» PROBLEM DETAILS
Write out, word for word and with no pictures, each line below from the one containing "Foto Montanara Fest" through the one containing "blacksmith-steel-sculpture-bolt-poetry-tobbe-malm-10", both included, and no other line.

» DATASET CONTENT
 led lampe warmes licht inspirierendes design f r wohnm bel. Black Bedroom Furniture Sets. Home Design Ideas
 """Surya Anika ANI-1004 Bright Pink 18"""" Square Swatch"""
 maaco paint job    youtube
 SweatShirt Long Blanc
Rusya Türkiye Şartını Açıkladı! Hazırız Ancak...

* * *

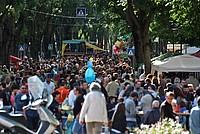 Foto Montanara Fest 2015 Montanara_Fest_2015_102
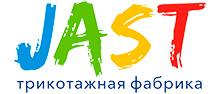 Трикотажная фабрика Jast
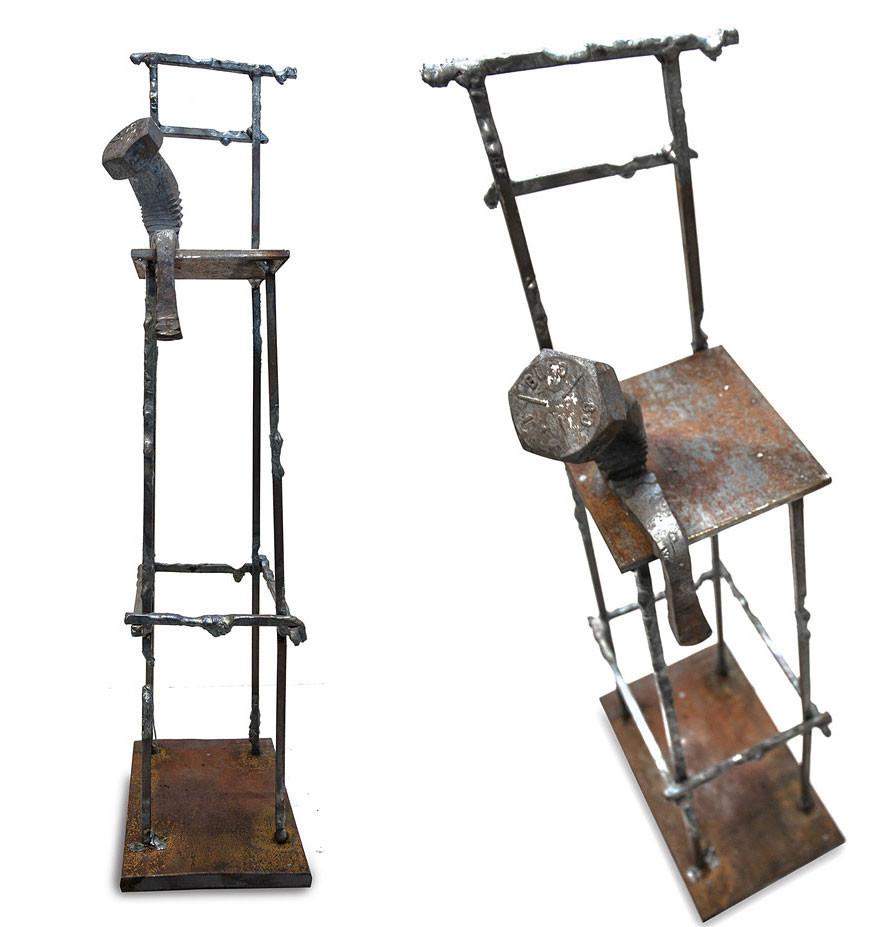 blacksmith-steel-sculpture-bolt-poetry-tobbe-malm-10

...

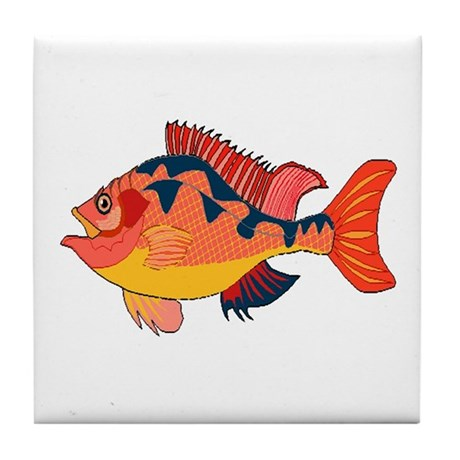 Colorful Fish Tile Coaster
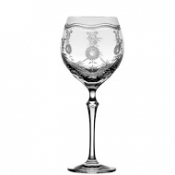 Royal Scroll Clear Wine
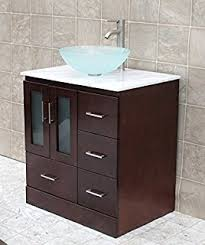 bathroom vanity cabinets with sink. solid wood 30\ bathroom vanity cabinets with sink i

» TASK RESULT
 Foto Montanara Fest 2015 Montanara_Fest_2015_102
 Трикотажная фабрика Jast
 blacksmith-steel-sculpture-bolt-poetry-tobbe-malm-10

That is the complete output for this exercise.